Supreme Court will consider federal agency regulatory discretion

Date Posted: 06/26/2023
Court Gavel

Imagine if an OSHA compliance officer showed up at your workplace, and your company had to pay the officer’s salary during the inspection. While OSHA does not require this, another federal agency does require it.

The National Marine Fisheries Service requires that certain fishing boats allow an observer to monitor compliance. Under a federal regulation, the fishing company must pay the observer’s salary during that time, even though the observer is a federal employee.

Several fishing companies sued the government, arguing that the underlying statute does not say anything about making private companies pay the observer’s salary. They argued that the regulation is therefore invalid.

The case went before the United States Court of Appeals for the District of Columbia (DC Circuit), which ruled for the government. The DC Circuit applied the concept of Chevron deference, named for a 1984 Supreme Court case. Under Chevron, if a party challenges an agency regulation, courts should give deference to the agency. The DC Circuit held that the regulation forcing private employers pay the salaries of federal employees was acceptable, even though the statute did not specifically authorize the agency to create such a rule.

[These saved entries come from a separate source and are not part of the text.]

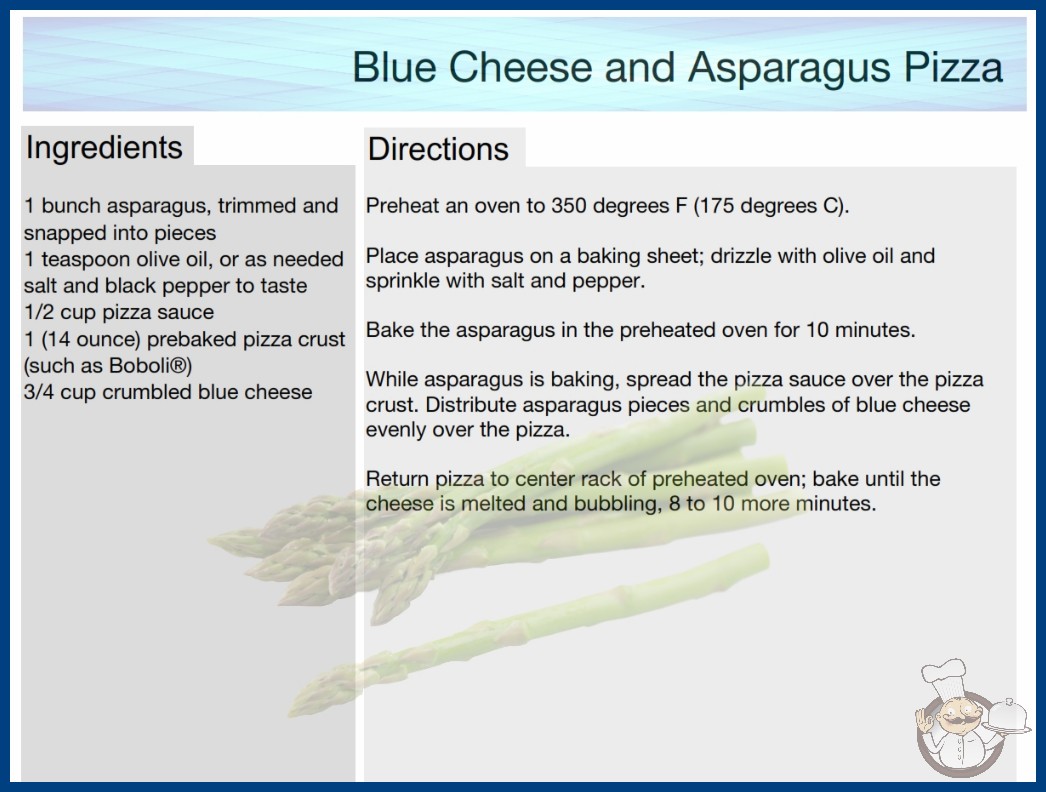 Blue Cheese and Asparagus Pizza

Ingredients

1 bunch asparagus, trimmed and snapped into pieces
1 teaspoon olive oil, or as needed
salt and black pepper to taste
1/2 cup pizza sauce
1 (14 ounce) prebaked pizza crust (such as Boboli®)
3/4 cup crumbled blue cheese

Directions

Preheat an oven to 350 degrees F (175 degrees C).

Place asparagus on a baking sheet; drizzle with olive oil and sprinkle with salt and pepper.

Bake the asparagus in the preheated oven for 10 minutes.

While asparagus is baking, spread the pizza sauce over the pizza crust. Distribute asparagus pieces and crumbles of blue cheese evenly over the pizza.

Return pizza to center rack of preheated oven; bake until the cheese is melted and bubbling, 8 to 10 more minutes.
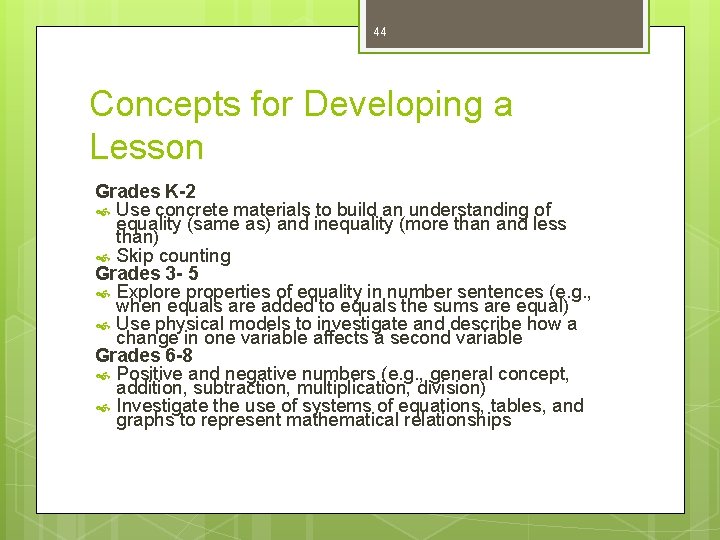 44

Concepts for Developing a Lesson

Grades K-2
Use concrete materials to build an understanding of equality (same as) and inequality (more than and less than)
Skip counting
Grades 3- 5
Explore properties of equality in number sentences (e.g., when equals are added to equals the sums are equal)
Use physical models to investigate and describe how a change in one variable affects a second variable
Grades 6-8
Positive and negative numbers (e.g., general concept, addition, subtraction, multiplication, division)
Investigate the use of systems of equations, tables, and graphs to represent mathematical relationships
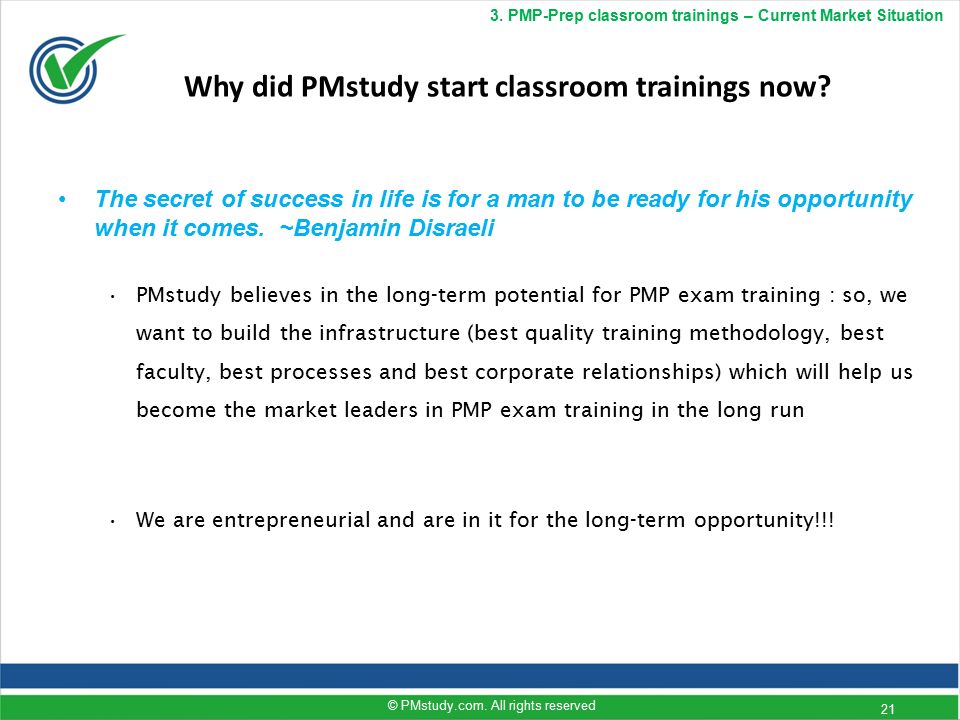 3. PMP-Prep classroom trainings – Current Market Situation

Why did PMstudy start classroom trainings now?

• The secret of success in life is for a man to be ready for his opportunity when it comes. ~Benjamin Disraeli

• PMstudy believes in the long-term potential for PMP exam training : so, we want to build the infrastructure (best quality training methodology, best faculty, best processes and best corporate relationships) which will help us become the market leaders in PMP exam training in the long run

• We are entrepreneurial and are in it for the long-term opportunity!!!

© PMstudy.com. All rights reserved

21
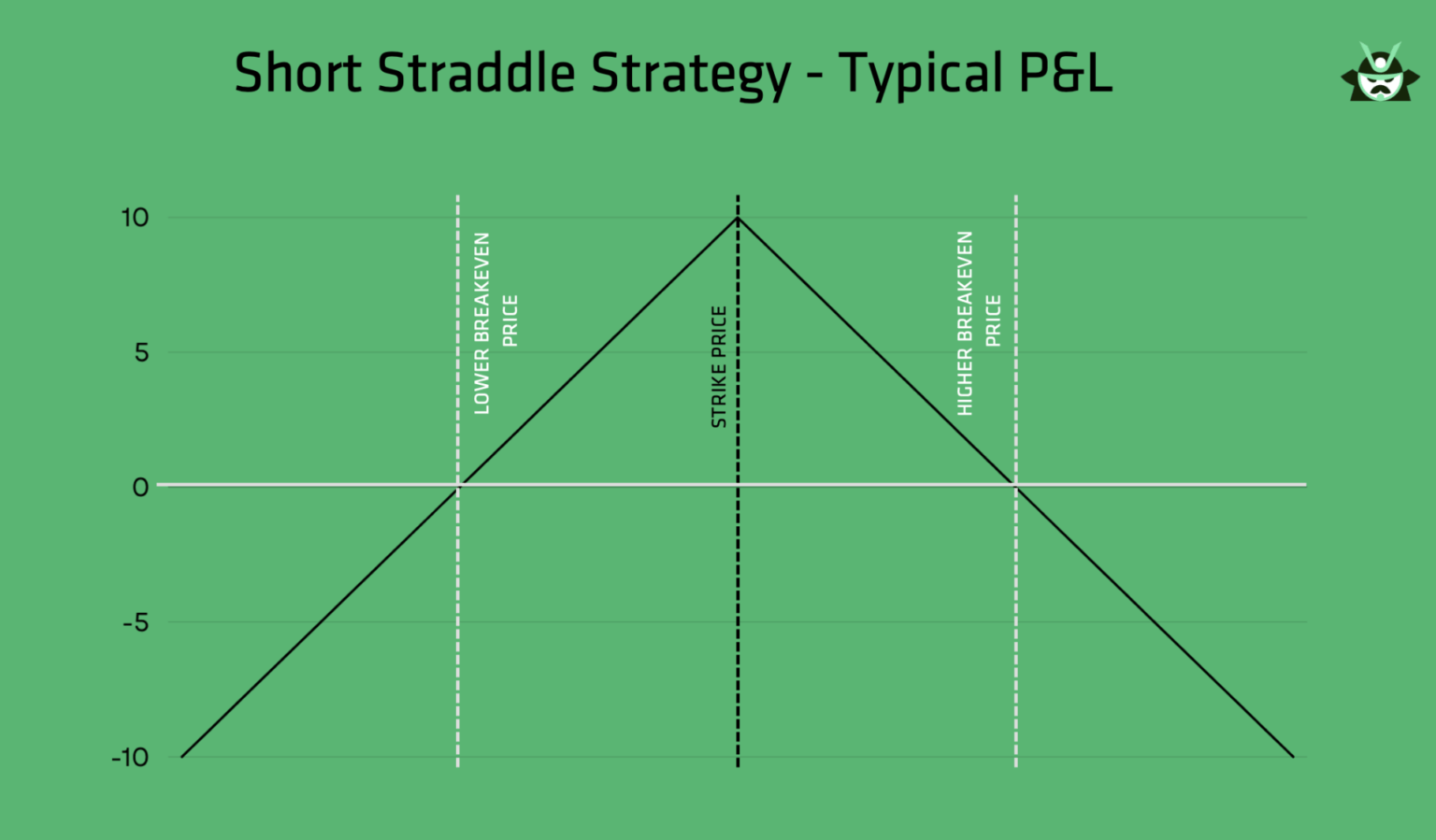 Short Straddle Strategy - Typical P&L

10
5
0
-5
-10

LOWER BREAKEVEN PRICE

STRIKE PRICE

HIGHER BREAKEVEN PRICE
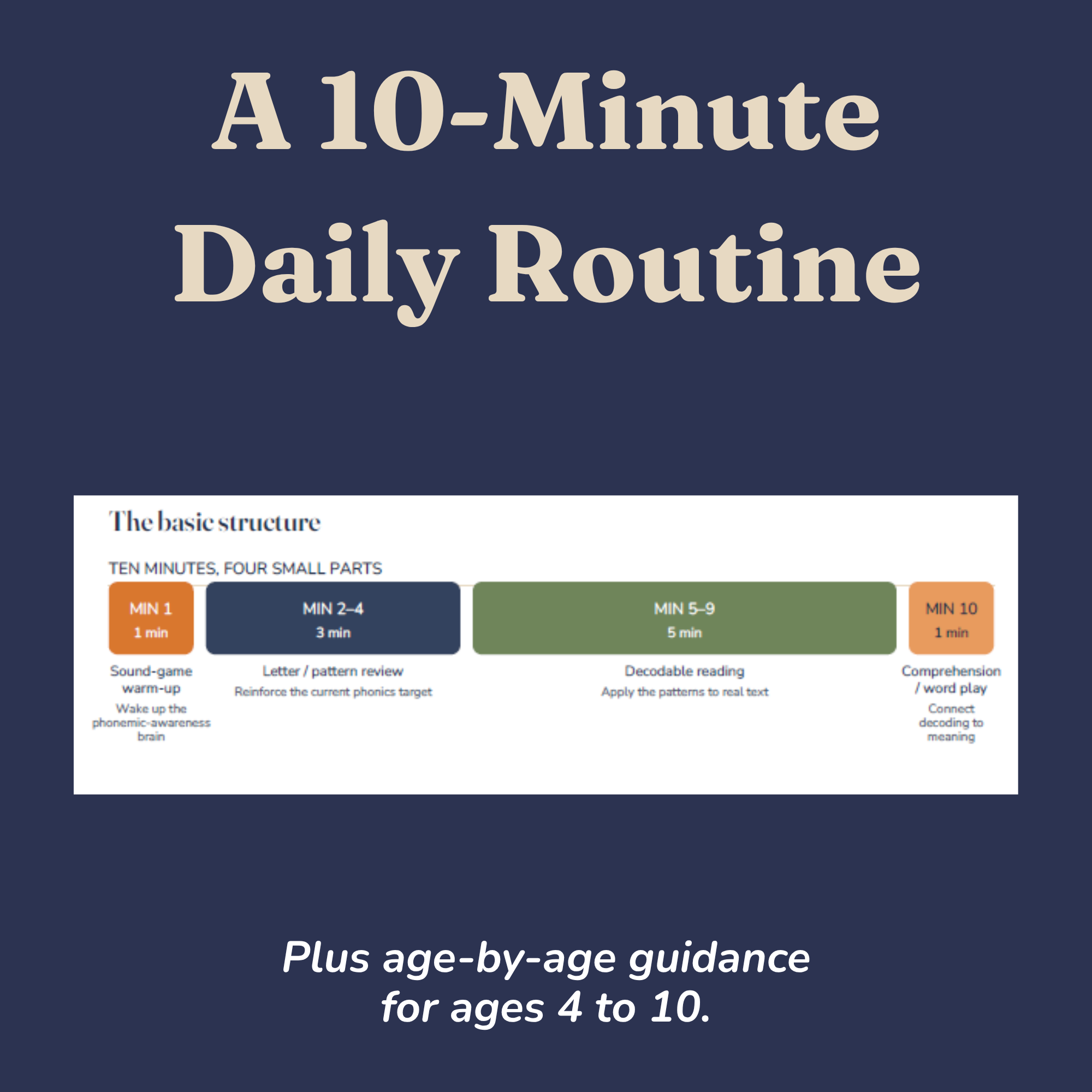 A 10-Minute Daily Routine

The basic structure

TEN MINUTES, FOUR SMALL PARTS

MIN 1
1 min

MIN 2–4
3 min

MIN 5–9
5 min

MIN 10
1 min

Sound-game warm-up
Wake up the phonemic-awareness brain

Letter / pattern review
Reinforce the current phonics target

Decodable reading
Apply the patterns to real text

Comprehension / word play
Connect decoding to meaning

Plus age-by-age guidance for ages 4 to 10.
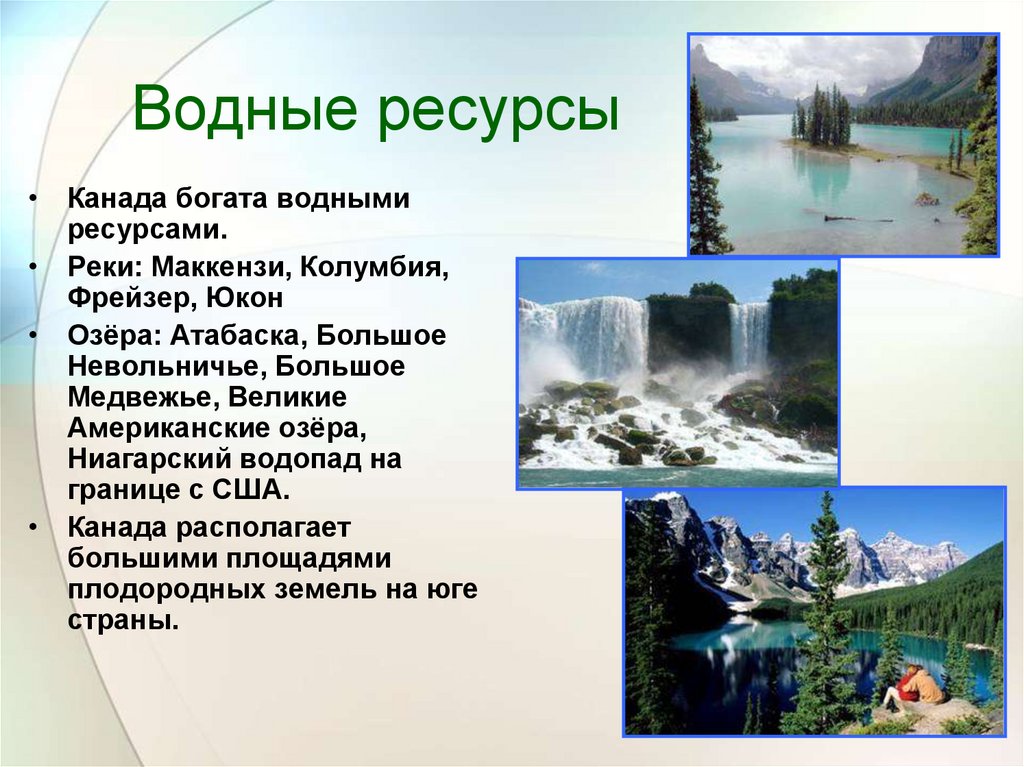 Водные ресурсы

• Канада богата водными ресурсами.
• Реки: Маккензи, Колумбия, Фрейзер, Юкон
• Озёра: Атабаска, Большое Невольничье, Большое Медвежье, Великие Американские озёра, Ниагарский водопад на границе с США.
• Канада располагает большими площадями плодородных земель на юге страны.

The plaintiff employers appealed that decision to the United States Supreme Court, which agreed to hear the case of Loper Bright Enterprises v. Raimondo.

The Supreme Court

The Supreme Court should hear arguments this fall when the term opens in October. The high court’s decision would likely get released in 2024 by the end of June.

The plaintiffs are asking the Supreme Court to overturn the Chevron decision. If that happens, lower courts would no longer need to presume that a federal regulation is reasonable. The Biden administration filed a brief claiming that this case “would be an unsuitable vehicle” for reconsidering the Chevron decision.

Several justices, including Alito, Gorsuch, and Thomas, have raised questions about the Chevron doctrine. Justice Ketanji Brown Jackson recused herself because she heard arguments as a member of the DC Circuit, although she moved to the Supreme Court before the lower court issued the decision. A Supreme Court ruling requires at least a 5-4 majority, but an eight-justice panel still requires a 5-3 ruling. A ruling with a 4-4 split carries no weight and would not overturn the DC Circuit court’s decision.

The Supreme Court could follow a number of paths. First, it could overturn Chevron, which has been applied to uphold thousands of federal regulations over the last four decades. Such an outcome could result in a flood of cases to revisit previous regulations from the Environmental Protection Agency and many other federal agencies.

Alternatively, the Supreme Court might issue a narrow ruling that addresses only the specific regulation and agency involved, perhaps ordering the DC Circuit to reconsider. Or, the high court might choose to limit Chevron deference without fully overturning that decision.

The outcome won’t be known until the court actually releases a public decision in 2024.